Yeast cells must respond rapidly and effectively to alterations in the environment in order to survive stressful conditions. These processes require the involvement of signal transduction pathways such as TOR and PKC1. The PKC1 dependent CWIP is the first line of response to cell wall damage in the yeast Saccharomyces cerevisiae[13,14]. Transduction of the signal begins with the cell wall stress sensor proteins Wsc1p and Mid2p at the plasma membrane and proceeds through Rom2p and Rho1p to the PKC1 CWIP that ends with activation of the MAP kinase, Slt2p [13,48] (Figure 1). Downstream, the transcription factor Rlm1p activates nuclear genes involved in cell wall synthesis and remodeling to produce a cell wall stress response that increases the survival potential of the yeast cell [9,10]. We have shown in prior studies that the PKC1 pathway is continuously activated in myo1Δ strains [4,6]. This response is further characterized here in the myo1Δ strains. In addition to the up regulation of the CWIP we found that TORC1 was down regulated to enhance cell survival and we provide evidence of cross-talk between the two signaling pathways.

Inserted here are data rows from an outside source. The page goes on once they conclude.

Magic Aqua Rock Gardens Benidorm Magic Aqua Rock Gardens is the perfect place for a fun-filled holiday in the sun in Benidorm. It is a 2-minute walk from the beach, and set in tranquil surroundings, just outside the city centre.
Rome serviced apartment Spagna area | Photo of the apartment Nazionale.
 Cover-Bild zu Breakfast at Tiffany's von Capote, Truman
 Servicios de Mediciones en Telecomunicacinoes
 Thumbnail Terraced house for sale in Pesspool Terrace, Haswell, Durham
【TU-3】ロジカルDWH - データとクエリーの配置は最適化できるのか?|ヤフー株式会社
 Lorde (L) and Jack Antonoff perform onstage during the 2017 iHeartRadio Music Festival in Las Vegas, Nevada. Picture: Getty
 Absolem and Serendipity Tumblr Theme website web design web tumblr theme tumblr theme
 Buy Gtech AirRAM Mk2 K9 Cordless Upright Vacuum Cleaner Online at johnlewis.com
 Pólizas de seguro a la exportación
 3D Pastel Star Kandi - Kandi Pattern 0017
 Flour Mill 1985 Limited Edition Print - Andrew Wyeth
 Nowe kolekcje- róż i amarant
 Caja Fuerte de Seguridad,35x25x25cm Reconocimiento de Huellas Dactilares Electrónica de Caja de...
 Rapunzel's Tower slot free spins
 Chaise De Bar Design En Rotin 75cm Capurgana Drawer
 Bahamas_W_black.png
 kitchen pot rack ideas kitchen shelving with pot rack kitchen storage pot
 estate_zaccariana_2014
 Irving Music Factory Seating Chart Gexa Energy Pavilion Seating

Npr1p is a protein kinase that regulates the amino acid permease Gap1p to transport secondary nitrogen sources into the cell for the restoration of amino acid precursor levels and protein synthesis [51,64,65]. When TORC1 is down regulated by nutrient starvation or rapamycin treatment, Npr1p becomes dephosphorylated by the protein phosphatase Sit4p, thereby activating its biochemical function [50,51,53] Furthermore, inactivation of TORC1 results in downregulation of ribosome and protein synthesis [59]. When we assayed the relative status of TORC1 activity in a myo1Δ strain, we observed that Npr1p was maintained in the dephosphorylated state and demonstrated that the Npr1p phosphorylation state was directly dependent on TORC1 and Sit4p activities. Therefore, we established that the TORC1 complex is found in a predominantly inactive state in the myo1Δ strain. The implications of such a metabolic state led us to believe that the survival of this strain is directly linked to this observation. However, the complete absence of Tor1p by genetic deletion (tor1Δ) was detrimental for survival of the myo1Δstrain, supporting that a precise level of TORC1 activity must be maintained for its survival. Furthermore, complete inhibition of TORC1 activity by rapamycin treatment of a myo1Δtor1Δ strain was lethal for growth, further supporting the idea that minimal levels of TORC1 activity are essential. Conversely, the tor1Δ single mutant was shown to acquire increased fitness, which was consistent with the proposed role of mTOR and TOR in regulating longevity and replicative life span extension respectively [24-27].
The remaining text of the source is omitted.